• [EXERCISE DATA]:
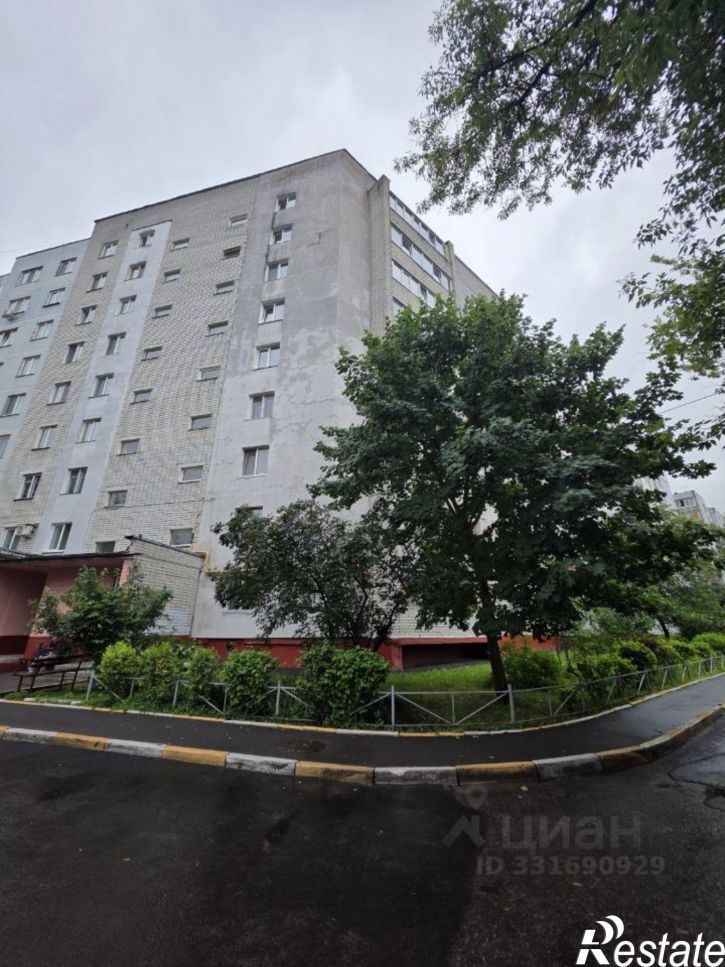 1-комн квартира ул Брянского Фронта, 18/1,  д. 18/1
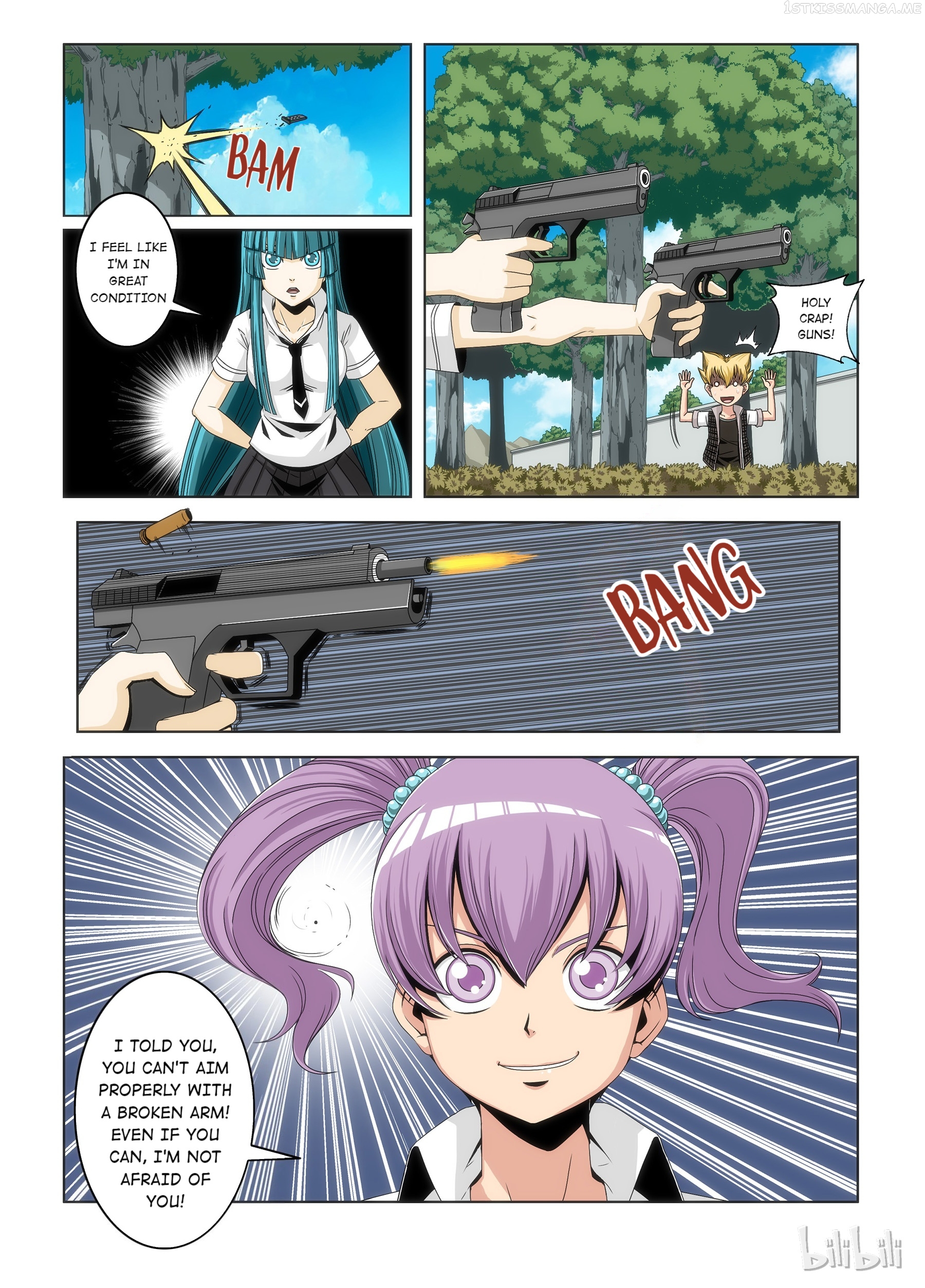 Warring States Martial Academy chapter 1.2 - page 6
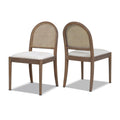 Panama - Curved Cane Side Dining Chair (Set of 2)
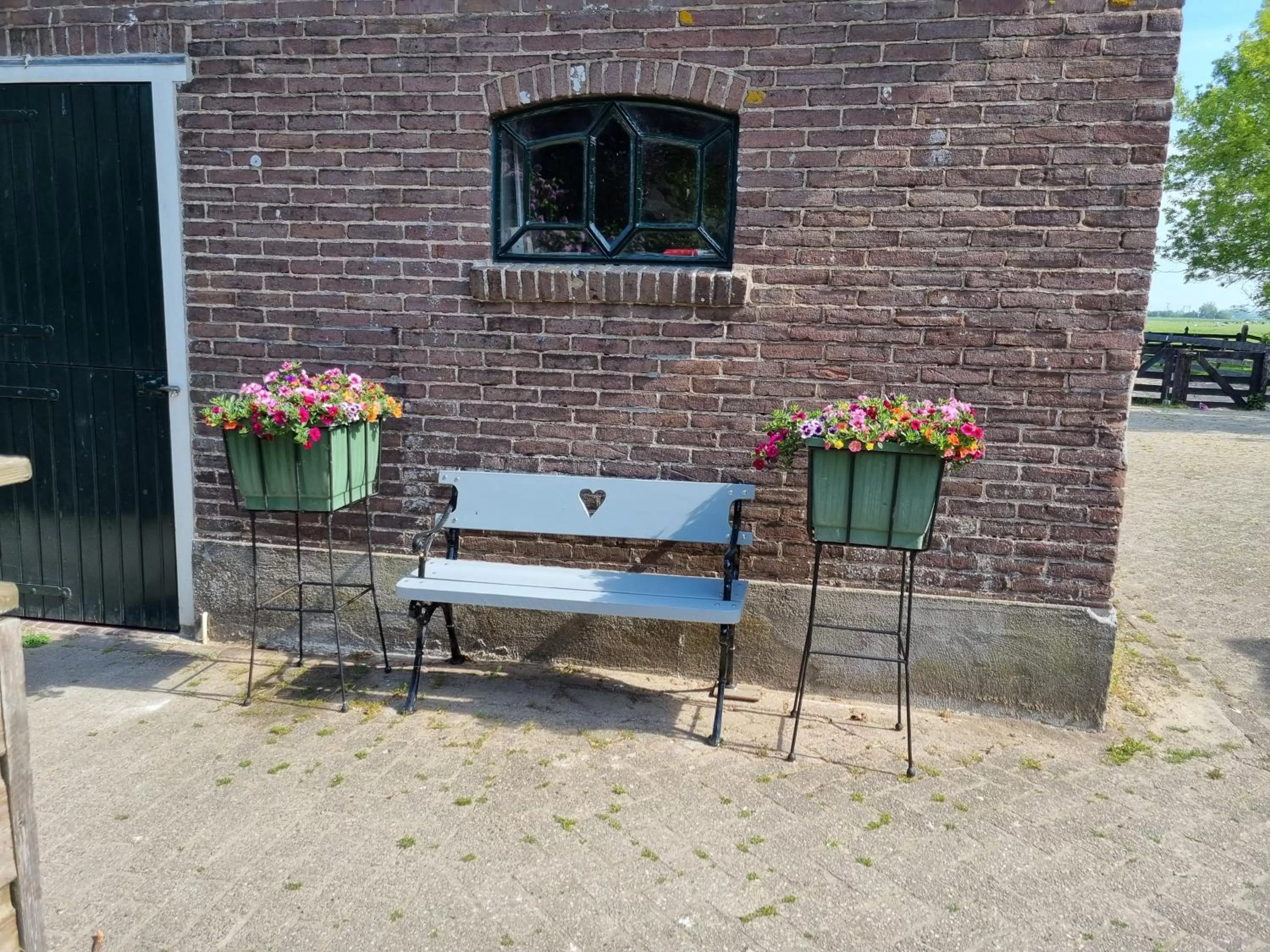 Het Voorhuis boerderij Hoeve Vrede Best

• [TASK REQUIREMENTS]:
Every line of the listing should be copied precisely, with images omitted.

• [RESULT]:
 1-комн квартира ул Брянского Фронта, 18/1,  д. 18/1
 Warring States Martial Academy chapter 1.2 - page 6
 Panama - Curved Cane Side Dining Chair (Set of 2)
 Het Voorhuis boerderij Hoeve Vrede Best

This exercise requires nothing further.